The story concerns Aomame, a woman who, at the start of the book is late for an appointment - saying what for would give too much away - and Tengo, an aspiring writer who is engaged to rework a story by a 17 year girl, Fuka-eri, so that it can win a literary prize. Her story is, I think, key to the world - or worlds - described here, as its events and charecters, which are alluded to but never set out clearly, seem to be shaping both Aomame's world and Tengo's.

IQ84 proceeds in alternate chapters, focussing on the two central characters. While a loose link between the stories does emerge, they never cross over and by the end of Book 1 we're uncertain even whether the two exist - or have ever existed - in the same reality: at the start, Aomame seems to have been jolted into a parallel world - the IQ84 of the title - but whether she has gone to, or come from, Tengo's reality and whether a similar moment comes for him, is delightfully unclear. They could be living in each others' dreams, Tengo could be writing Aomame's story as he reworks Fuka-eri's material - or neither.

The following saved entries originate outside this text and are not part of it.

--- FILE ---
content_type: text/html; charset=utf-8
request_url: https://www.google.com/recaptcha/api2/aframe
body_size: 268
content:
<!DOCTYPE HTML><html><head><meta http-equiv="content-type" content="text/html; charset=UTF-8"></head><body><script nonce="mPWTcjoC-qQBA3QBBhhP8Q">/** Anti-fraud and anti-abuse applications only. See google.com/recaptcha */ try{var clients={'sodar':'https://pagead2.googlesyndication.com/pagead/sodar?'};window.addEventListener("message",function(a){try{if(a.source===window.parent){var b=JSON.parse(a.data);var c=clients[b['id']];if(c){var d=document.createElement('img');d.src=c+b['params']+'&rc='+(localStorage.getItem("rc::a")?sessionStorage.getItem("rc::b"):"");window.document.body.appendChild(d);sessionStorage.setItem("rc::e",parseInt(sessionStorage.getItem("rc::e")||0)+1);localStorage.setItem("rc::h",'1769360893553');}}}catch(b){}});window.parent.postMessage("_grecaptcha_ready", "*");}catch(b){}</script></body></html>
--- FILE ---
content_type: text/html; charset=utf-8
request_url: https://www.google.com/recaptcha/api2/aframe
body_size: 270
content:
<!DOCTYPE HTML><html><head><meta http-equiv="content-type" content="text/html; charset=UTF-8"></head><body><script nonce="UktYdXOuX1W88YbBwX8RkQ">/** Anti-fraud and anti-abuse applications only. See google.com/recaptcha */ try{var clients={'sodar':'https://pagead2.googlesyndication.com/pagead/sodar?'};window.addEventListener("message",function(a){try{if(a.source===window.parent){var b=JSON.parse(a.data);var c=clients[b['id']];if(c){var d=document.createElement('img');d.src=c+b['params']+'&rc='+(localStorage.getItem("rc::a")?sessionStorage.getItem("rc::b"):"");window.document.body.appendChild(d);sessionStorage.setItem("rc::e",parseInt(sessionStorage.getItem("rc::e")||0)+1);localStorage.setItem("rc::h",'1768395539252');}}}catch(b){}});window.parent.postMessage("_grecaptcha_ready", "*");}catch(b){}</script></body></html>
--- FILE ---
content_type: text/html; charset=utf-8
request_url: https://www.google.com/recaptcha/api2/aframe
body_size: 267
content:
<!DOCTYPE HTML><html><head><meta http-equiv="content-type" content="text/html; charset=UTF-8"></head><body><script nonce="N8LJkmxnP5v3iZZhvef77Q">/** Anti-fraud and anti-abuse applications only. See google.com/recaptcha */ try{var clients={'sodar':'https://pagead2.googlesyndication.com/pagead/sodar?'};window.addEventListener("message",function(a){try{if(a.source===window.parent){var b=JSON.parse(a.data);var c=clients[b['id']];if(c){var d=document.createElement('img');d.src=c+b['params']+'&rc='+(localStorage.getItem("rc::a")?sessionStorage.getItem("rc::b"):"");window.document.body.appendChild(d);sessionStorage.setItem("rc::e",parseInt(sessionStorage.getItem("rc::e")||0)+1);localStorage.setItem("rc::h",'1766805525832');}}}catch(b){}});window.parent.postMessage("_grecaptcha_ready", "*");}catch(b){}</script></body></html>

I only have two criticisms of the book. First, the pace is a rather slow in the middle. It's gripping at the start, as we learn about Aomame's and Tengo's lives, but then flags, only picking up speed towards the end, with threats of various sorts to Fuka-eri and, possibly, the others, looming. Secondly, some of the sex narrated here made me squirm - not, I hope, from prudery but more because it simply didn't ring true": I wondered if a nomination for the Bad Sex awards was on the cards. (I recently read The Pursued a totally different sort of book written in 1930s England and undiscovered since then and, of course, in keeping with the times it was much more reticent about such things despite being - in its own words - a story of lust, bloodshed and revenge. But it does make me wonder whether, in this respect at least, less isn't more. But I honestly can't decide whether that might not have been the intended effect ie that Murakami is using this to signal something about his characters or the worlds they inhabit.)

It's all very Alice in Wonderland and I'm really looking forward to reading Book 2.